I have taken the standpoint of the prophet, who, as you know, is not without honour abroad—a prophet with the policy outlined above. When a prophet of my sort decides on a policy, and that policy consists of doing nothing, he takes a lot of shifting, even on the flat. And there the matter and I remained, when there arrived from England, on or about November 15th, a positive cloud of prophets, intent on the League of Nations. The busiest figure among them is the secretary of one of the delegates. Pretending to be my best friend he sought the occasion of a heart-to-heart with me. I took it he wanted to discuss Nations; it appeared he wanted to discuss mountains. I hoped he was considering them generally in mass, possibly with the view of making a League of them. He was thinking in the particular, and you can guess what particular. He was beginning to think of wanting to go up It.
In an effective speech, which brought tears to my eyes but merely gave him an opportunity to fill and light his pipe, I put all the "cons" before him, particularly the passport part. As a man speaking with the authority behind him of a world leagued together, he detailed all the "pros." We must act together, he and I; he would assemble the prophets, I the passports.
I refused to be bullied by him. He named some major prophets, whom I should find it more difficult to withstand. His propaganda amongst them apparently began at once. Mark the sequence of events:—
On Tuesday, November 16th, His Majesty's Minister-Plenipotentiary and Envoy-Extraordinary in Switzerland assembled the British element to dinner. I have reason to know that he had already been approached by the secretary. The Crown of Mont Blanc was freely discussed and curiosity was aroused as to the identity, the desirability, even the approachability of the nearer mountain.
On Wednesday, November 17th, I ran into Lieut.-Col. His Highness the Jam Sahib of Nawanagar—"Ranji," in brief. He was standing at the entrance of his hotel in significant meditation. The entrance of his hotel looks upon The Salève and past it to the Crown of Mont Blanc. And that was where he looked.

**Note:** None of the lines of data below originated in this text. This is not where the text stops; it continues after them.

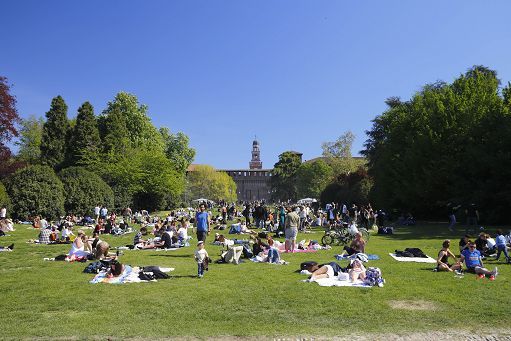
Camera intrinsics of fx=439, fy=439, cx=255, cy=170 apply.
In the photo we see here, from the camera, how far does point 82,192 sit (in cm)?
4194

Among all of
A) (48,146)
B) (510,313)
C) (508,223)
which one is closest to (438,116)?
(508,223)

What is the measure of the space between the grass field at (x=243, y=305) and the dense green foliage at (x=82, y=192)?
28552mm

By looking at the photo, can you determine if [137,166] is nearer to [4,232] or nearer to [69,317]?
[4,232]

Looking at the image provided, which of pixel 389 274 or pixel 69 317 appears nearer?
pixel 69 317

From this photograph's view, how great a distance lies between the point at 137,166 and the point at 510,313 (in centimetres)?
4936

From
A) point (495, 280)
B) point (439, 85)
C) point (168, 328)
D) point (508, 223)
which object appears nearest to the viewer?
point (168, 328)

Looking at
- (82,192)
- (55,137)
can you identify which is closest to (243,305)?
(82,192)

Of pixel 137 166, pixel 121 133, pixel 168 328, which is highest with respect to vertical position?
pixel 121 133

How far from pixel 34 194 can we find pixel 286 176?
83015 millimetres

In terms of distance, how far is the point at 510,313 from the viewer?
8.45 metres

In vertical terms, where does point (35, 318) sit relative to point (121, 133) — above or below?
below

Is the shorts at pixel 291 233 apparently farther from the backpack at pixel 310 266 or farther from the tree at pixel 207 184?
the tree at pixel 207 184

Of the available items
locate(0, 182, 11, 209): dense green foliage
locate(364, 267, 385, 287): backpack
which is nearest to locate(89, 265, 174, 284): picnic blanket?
locate(364, 267, 385, 287): backpack

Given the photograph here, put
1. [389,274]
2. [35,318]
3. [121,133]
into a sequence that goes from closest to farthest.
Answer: [35,318] < [389,274] < [121,133]
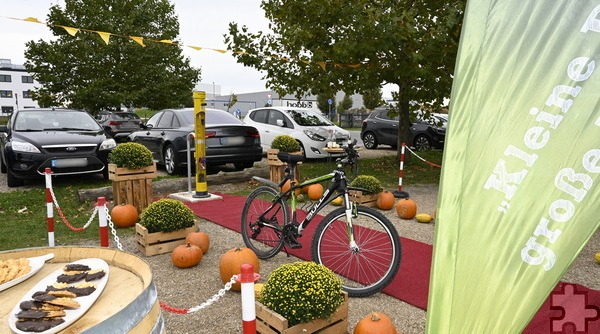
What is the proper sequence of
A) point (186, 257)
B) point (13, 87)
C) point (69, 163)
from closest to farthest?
point (186, 257)
point (69, 163)
point (13, 87)

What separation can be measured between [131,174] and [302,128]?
261 inches

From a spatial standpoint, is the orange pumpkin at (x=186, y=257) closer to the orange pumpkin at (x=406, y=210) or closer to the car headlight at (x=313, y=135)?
the orange pumpkin at (x=406, y=210)

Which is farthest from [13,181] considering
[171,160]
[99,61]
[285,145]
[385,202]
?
[99,61]

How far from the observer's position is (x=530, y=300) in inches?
67.0

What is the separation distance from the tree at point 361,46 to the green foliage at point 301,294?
6.70 meters

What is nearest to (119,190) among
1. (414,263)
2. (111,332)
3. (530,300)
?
(414,263)

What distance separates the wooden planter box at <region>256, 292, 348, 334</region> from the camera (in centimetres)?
286

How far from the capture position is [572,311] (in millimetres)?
3516

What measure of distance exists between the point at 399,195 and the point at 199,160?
3.63 meters

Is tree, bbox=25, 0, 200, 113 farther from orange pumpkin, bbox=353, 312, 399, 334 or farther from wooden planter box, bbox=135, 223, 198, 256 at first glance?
orange pumpkin, bbox=353, 312, 399, 334

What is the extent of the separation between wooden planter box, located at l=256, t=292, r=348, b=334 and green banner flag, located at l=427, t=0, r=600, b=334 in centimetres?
119

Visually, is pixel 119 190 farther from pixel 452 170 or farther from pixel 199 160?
pixel 452 170

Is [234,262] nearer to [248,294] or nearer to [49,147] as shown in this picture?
[248,294]

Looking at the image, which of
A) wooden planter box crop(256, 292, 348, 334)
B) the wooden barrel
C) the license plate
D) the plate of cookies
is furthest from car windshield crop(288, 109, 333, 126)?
the plate of cookies
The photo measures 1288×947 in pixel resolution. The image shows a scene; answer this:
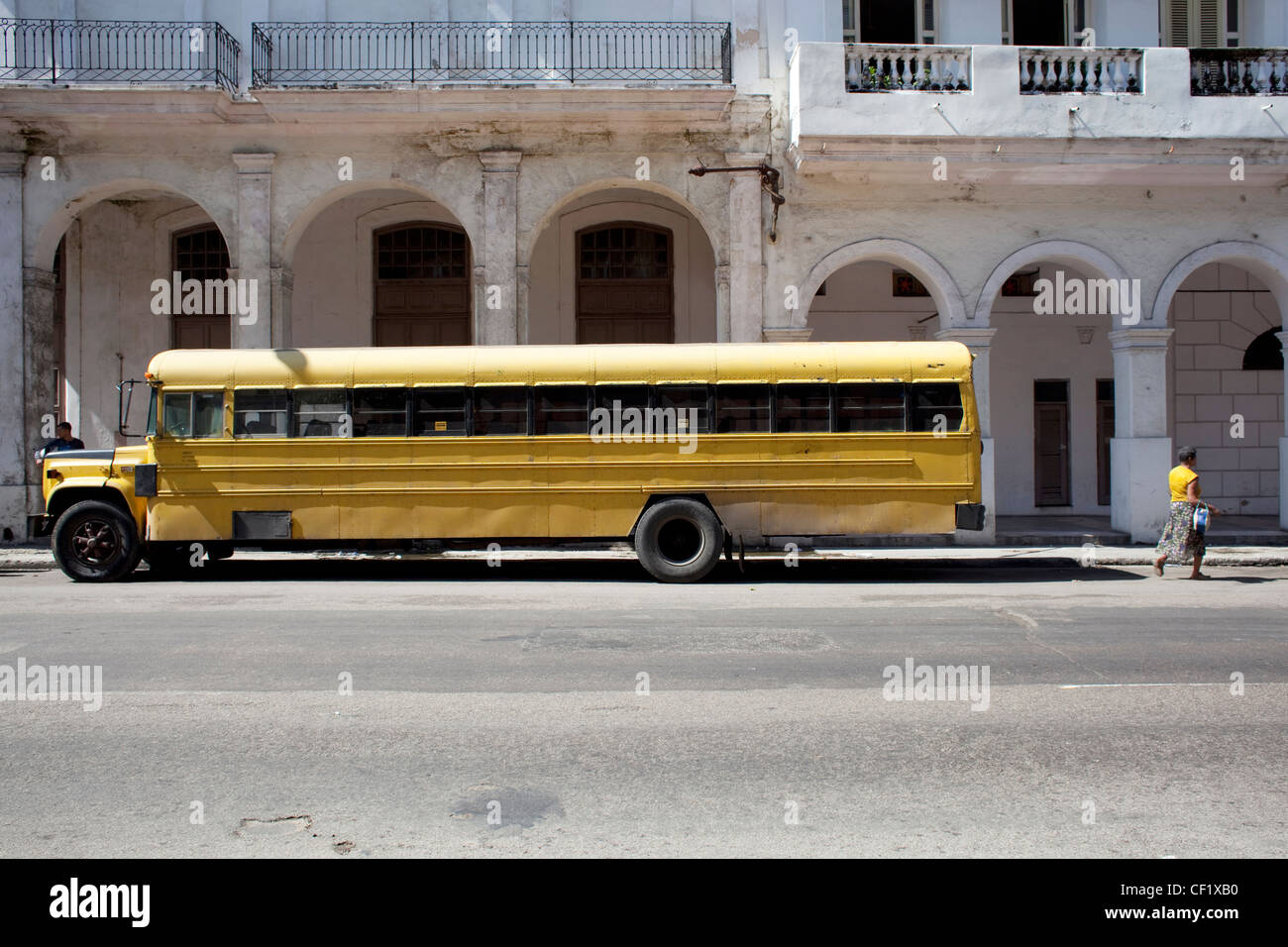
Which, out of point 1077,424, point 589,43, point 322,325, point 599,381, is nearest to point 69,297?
point 322,325

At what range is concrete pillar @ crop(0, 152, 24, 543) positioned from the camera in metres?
16.6

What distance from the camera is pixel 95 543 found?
503 inches

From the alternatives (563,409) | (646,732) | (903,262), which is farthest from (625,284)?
(646,732)

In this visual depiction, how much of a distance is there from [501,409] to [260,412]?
3093 mm

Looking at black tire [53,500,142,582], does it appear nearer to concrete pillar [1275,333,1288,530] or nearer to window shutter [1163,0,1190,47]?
concrete pillar [1275,333,1288,530]

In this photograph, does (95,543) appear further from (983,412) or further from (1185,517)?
(1185,517)

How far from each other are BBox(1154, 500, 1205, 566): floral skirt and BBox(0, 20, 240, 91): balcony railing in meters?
15.6

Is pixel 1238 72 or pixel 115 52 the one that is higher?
pixel 115 52

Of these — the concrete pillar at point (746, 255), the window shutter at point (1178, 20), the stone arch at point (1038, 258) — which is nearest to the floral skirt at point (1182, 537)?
the stone arch at point (1038, 258)

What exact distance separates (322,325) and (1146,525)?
15.5 m

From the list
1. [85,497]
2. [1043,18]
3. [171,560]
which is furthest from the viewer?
[1043,18]

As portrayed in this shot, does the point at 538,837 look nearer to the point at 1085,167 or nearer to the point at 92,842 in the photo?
the point at 92,842

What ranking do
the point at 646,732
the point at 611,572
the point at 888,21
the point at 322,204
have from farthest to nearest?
1. the point at 888,21
2. the point at 322,204
3. the point at 611,572
4. the point at 646,732

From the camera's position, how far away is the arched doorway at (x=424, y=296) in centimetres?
1991
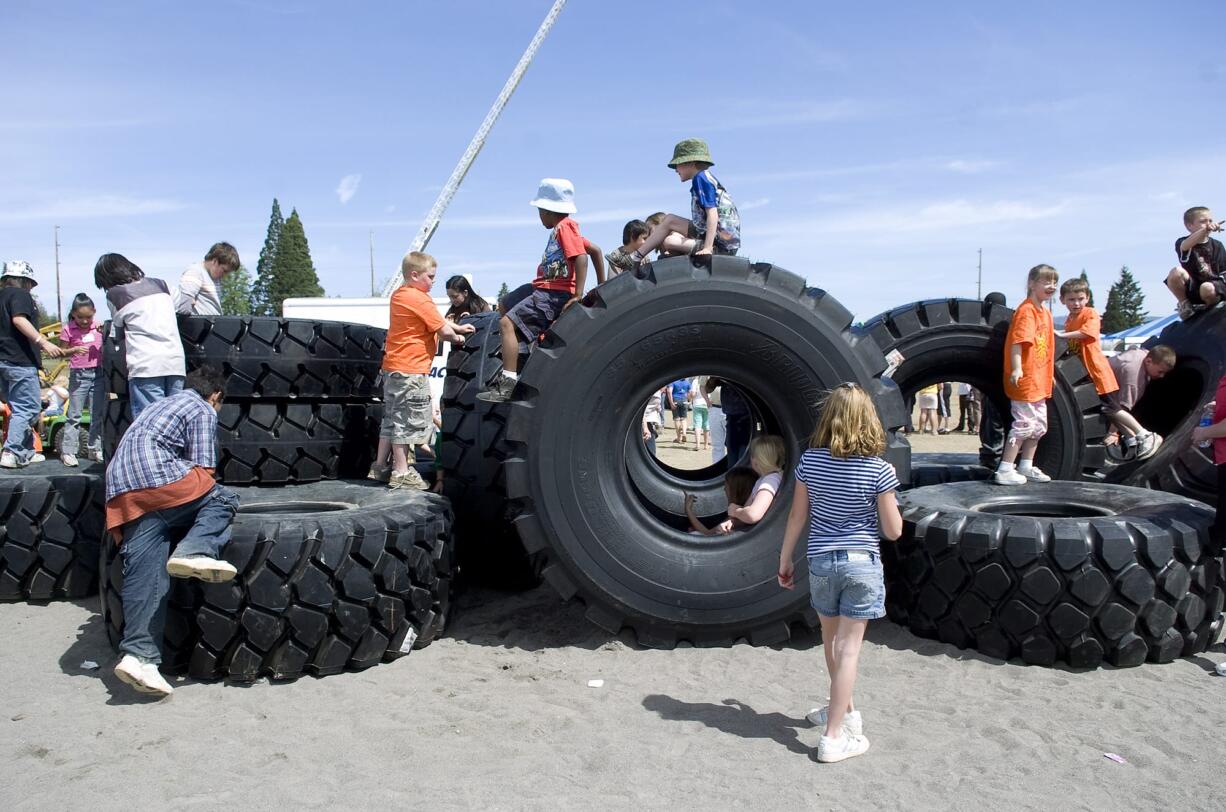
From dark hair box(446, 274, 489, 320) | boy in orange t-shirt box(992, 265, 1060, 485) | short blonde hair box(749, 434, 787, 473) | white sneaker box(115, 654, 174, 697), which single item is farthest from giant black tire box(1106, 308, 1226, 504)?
white sneaker box(115, 654, 174, 697)

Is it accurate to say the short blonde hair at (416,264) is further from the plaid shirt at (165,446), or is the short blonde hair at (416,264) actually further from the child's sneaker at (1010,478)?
the child's sneaker at (1010,478)

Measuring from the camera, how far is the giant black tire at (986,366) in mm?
6844

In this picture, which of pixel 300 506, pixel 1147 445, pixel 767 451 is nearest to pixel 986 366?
pixel 1147 445

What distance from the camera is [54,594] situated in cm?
591

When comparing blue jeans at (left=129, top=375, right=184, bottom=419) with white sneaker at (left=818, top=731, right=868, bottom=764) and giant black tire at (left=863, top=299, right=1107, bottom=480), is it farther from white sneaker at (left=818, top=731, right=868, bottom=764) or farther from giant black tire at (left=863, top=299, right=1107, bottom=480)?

On Friday, November 19th, I found the Right Hon. G. N. Barnes walking along the Quai de Mont Blanc in the fatal direction. His eyebrows pointed relentlessly upward.
On Saturday, November 20th, Mr. Balfour arrived. The secretary began to talk about a date for our excursion.
On Sunday, November 21st, I became involved in conversation with Lord Robert Cecil in his room in his hotel. He moved towards the window, and as he did so Armenia, Vilna and all the Powers that want to come into the League and all the Powers that want to stay out of the League faded from his mind, and he called attention to the Crown of Mont Blanc and fixed his eagle eye upon the mole-hill in between.
On Monday, November 22nd, the secretary came to me and ordered me to provide passports, duly visaed, for The Salève party—seven in all, myself included. I told him that I would appeal direct to the delegates themselves, with whom I had already done some defensive propaganda on my own. He told me it was nothing to do with the delegates; it was the delegates' ladies. Fool that I was, I had never thought of them!
That night I wrote in my diary: "At Geneva there is a mountain. It is called The Salève—a nasty name for a nasty mountain. On Saturday I shall be on the top of it. I always knew that the League of Nations would make trouble."